Is your content marketing falling flat? The reason may be, well, your content itself. To be effective, content marketing depends on more than just a snappy "click-bait" headline. It depends on your story.
And the stakes here are getting bigger: As more businesses have turned to content marketing, the field has gotten crowded. For next year, 2016, 77 percent of B2C marketers and 76 percent of B2B marketers expect to produce more content than they have in 2015, according to Content Marketing Institute’s 2016 Content Marketing Benchmarks, Budgets, and Trends report.
At the same time, digital media consumption has increased by 49 percent since 2013, reports Contently.
So, if your content marketing is not delivering the ROI you expect, it’s time to look outside the marketing silo and take a closer looking at how journalists create their content. Journalism and marketing are not mutually exclusive fields, after all.
In fact, there's a lot marketers can learn from journalists. Consider the following three lessons for improving your content marketing.
1. Pull from the headlines.
From pop culture to sports to current events, what are the major trends making news right now? Your content marketing doesn’t have to be exclusively about this topic, but it’s a smart angle to use to stand out in a sea of the same content.
In October, Volkswagen made headlines for manipulating software in its cars to hide emissions problems. Journalists nicknamed the scandal "Diesel Gate." And some companies took note: Binary Options Reporter, for example, smartly tweaked its content marketing strategy to address this hot topic.

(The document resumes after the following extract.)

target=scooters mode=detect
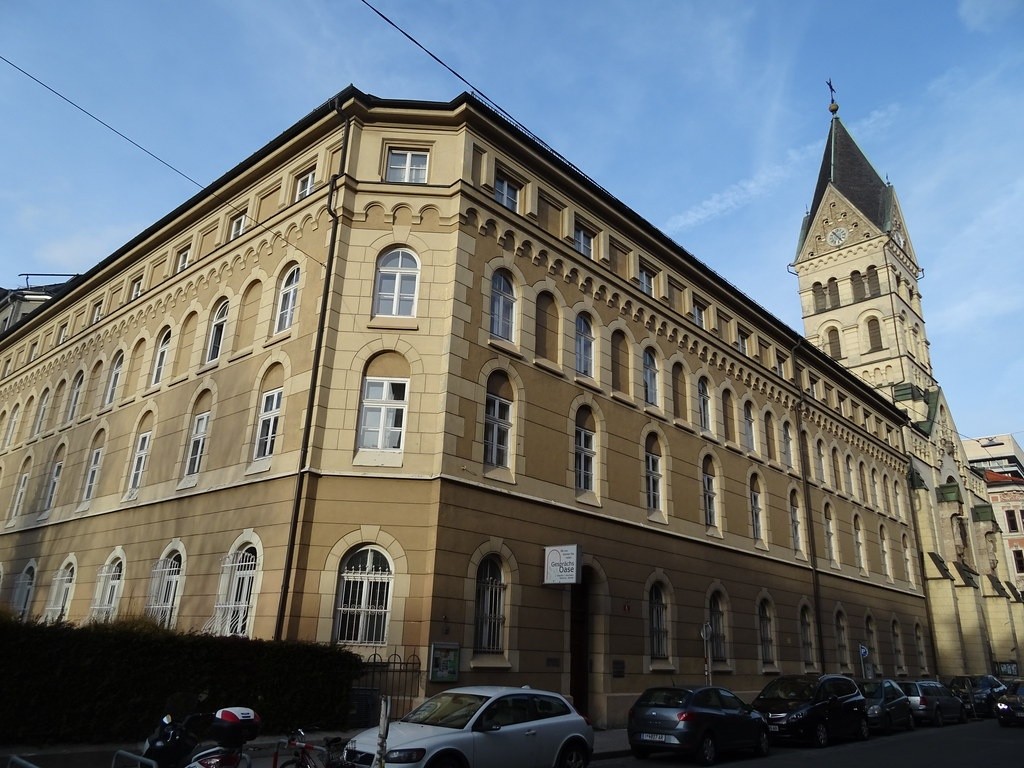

Binary Options Reporter even published a blog post titled “Volkswagen Diesel Disaster Continues.” The post focused on the latest revelations from the VW disaster before subtly referencing its own company's service, binary options trading. The focus was on how consumers could handle any VW stock they might hold, as part of an investing strategy.
2. Don’t 'bury the lead.'
“Don’t bury the lead” is a popular saying in journalism, and it certainly applies to content marketing. Burying the lead means forcing a reader to plow through several paragraphs in an article, post or story before reaching the main point. No one wants to open a newspaper and read through three paragraphs in order to find out the big news.
The same is true for content marketing. Your target audience members have a short attention span. They’re scanning your blog content while waiting in line to order their coffee, commuting to work in the morning or downing mouthfuls of lunch at their desks. So, get straight to the point. Content marketing (even white papers) are not an academic paper in college: Brevity and clarity are to be rewarded. Keep content scannable: Make headers, bullet points and numbered lists work for you.
3. Be a storyteller.
Great journalists find a human angle for their stories and you should, too. Don’t hide behind a brand or idea. Put a human face on your stories. For example, if you’re writing about a common problem affecting many of your clients, open your piece with a brief story about how Client XYZ addressed this problem.
Always ask clients, of course, for permission before sharing their stories. You may be surprised by just how positive the feedback is and how many clients want to be part of your case studies!
Remember, each piece of content you produce should support your business’ long-term marketing and branding goals. This means that in addition to each piece being a great stand-alone story in itself, your various pieces must work together to tell one larger coherent story about your business.
Not sure how to get started? Content Marketing Institute published a fantastic guide to business storytelling last year and its key points remain relevant today.
Bottom line: As your business prepares for 2016, it’s easy to get swept up in the new marketing trends and the growing demand for visual, interactive content. Before you add those bells and whistles on to your own content marketing strategy, be sure that that strategy is solidly grounded in the principles of journalism.
Create a great hook by pulling from the headlines. Never bury the lead. And bring a human angle to every story you tell.